Many Americans enjoy and accept this mythology about the American dream. That’s why the speech succeeded. But the lack of attention to the foreclosure crisis, or the suffering of millions in the economy, is unbelievably. As Dean says, Obama probably reckoned that Congress won’t agree to much of anything along these lines. But that just cedes the rhetorical space, allows that the only people talking about these things will have deeply wrong views about them.

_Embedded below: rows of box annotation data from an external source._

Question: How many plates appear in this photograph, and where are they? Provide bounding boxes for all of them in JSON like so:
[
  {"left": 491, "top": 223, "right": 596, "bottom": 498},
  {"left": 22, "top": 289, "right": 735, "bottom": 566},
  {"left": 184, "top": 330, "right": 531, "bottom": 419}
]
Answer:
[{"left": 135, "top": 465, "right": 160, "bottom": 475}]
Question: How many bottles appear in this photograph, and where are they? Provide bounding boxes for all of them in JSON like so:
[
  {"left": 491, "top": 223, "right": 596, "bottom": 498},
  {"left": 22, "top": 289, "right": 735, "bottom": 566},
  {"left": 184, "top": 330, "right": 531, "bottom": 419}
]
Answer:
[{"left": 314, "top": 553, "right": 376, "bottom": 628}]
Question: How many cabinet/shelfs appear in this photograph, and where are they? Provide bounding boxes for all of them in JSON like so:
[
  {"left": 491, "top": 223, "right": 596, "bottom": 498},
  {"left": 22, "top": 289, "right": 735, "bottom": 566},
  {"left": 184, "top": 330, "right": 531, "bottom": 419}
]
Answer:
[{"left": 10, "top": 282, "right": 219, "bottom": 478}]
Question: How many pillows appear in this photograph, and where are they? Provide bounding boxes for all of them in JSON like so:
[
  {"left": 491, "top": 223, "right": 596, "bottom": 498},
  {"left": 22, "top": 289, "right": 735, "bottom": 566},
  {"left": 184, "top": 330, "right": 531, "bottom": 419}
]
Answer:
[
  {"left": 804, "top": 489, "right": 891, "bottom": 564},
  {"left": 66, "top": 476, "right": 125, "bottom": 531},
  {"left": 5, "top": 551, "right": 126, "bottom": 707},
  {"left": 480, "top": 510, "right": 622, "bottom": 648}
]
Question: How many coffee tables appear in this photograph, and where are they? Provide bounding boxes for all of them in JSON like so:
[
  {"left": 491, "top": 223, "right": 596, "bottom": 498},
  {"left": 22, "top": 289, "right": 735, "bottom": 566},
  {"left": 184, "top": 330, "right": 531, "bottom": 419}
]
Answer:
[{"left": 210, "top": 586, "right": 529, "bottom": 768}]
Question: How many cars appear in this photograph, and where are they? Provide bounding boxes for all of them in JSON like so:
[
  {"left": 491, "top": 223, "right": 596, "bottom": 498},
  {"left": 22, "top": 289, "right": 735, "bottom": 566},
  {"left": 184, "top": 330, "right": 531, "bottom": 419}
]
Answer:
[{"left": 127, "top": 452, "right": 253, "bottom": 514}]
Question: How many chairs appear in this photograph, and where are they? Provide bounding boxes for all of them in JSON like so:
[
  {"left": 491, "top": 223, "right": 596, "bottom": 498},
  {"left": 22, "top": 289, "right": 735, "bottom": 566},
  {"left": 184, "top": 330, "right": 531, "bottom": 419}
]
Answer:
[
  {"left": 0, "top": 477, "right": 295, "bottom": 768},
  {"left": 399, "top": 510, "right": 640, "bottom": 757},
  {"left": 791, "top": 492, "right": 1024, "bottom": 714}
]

This is the undiscovered country. These millions of people have no voice and the President just blotted them out of his vision. It was uncomfortable for him to govern during an economic crisis, not what he signed up to do, so he just acted as if it doesn’t exist. I’m sure his retort would say that a rising tide lifts all boats, and shared prosperity can arise out of this “win the future” vision. Maybe. That does nothing for people who need immediate help and protection from predatory forces, and it doesn’t see the country as it is – one with growing inequality, a crisis in demand and a complete mismatch between productivity and wages. That’s a problem to attack for the long run. That’s something that will lead to better growth and prosperity for all.
…I’ll throw a few sample reactions on the back end.
“Republicans have a responsibility to work with us to create jobs instead of wasting time with pointless political stunts. Republicans should join us in looking to the future instead of refighting old battles and pressing extreme, ideological plans to end Social Security and Medicare. I hope they will join us in finding common-sense solutions to the challenges we face as a nation – to rebuild our economy today, create the jobs of the future and strengthen the middle class.”
“The President outlined a Sputnik-type commitment to the entrepreneurial spirit of the American people, through which we can lead the world in innovation, secure energy independence and create clean energy jobs, and strengthen small businesses. That plan can build a broad-based prosperity that will ensure economic security for our children.
“Democrats are ready to win that future by creating jobs, strengthening the middle class, and reducing the deficit and we will work with civility, with everyone who is committed to maintaining America’s leadership.”
Sen. Jeff Merkley:
“America has the potential to lead the global economy, but only if we rebuild our own economy in a way that benefits all Americans. We need to invest in education and innovation in order to give every child the opportunity to thrive. And we need to promote manufacturing to boost job creation. The fact is – we won’t have a middle class in America if we don’t make things in America.”
“One specific opportunity for innovation and job growth that President Obama noted this evening is the development and adoption of electric vehicles in America. I’ve been working with Republican Senator Lamar Alexander to advance legislation along the lines of what President Obama proposed tonight to promote electric vehicle deployment. By building electric vehicle infrastructure and stimulating research and development we can strengthen national security, reduce global warming pollution, and reduce our dependence on foreign oil.
“I am, however, disappointed that President Obama did not directly address the foreclosure crisis that continues to harm American families, weaken communities, and hamper prospects for economic recovery. If job creation is truly a priority, we must move quickly to help families keep their homes and strengthen the housing market. We did not hear specific plans tonight to fix the foreclosure crisis, but I believe the Administration will partner with Congress to refocus efforts to assist families and recharge the economy.”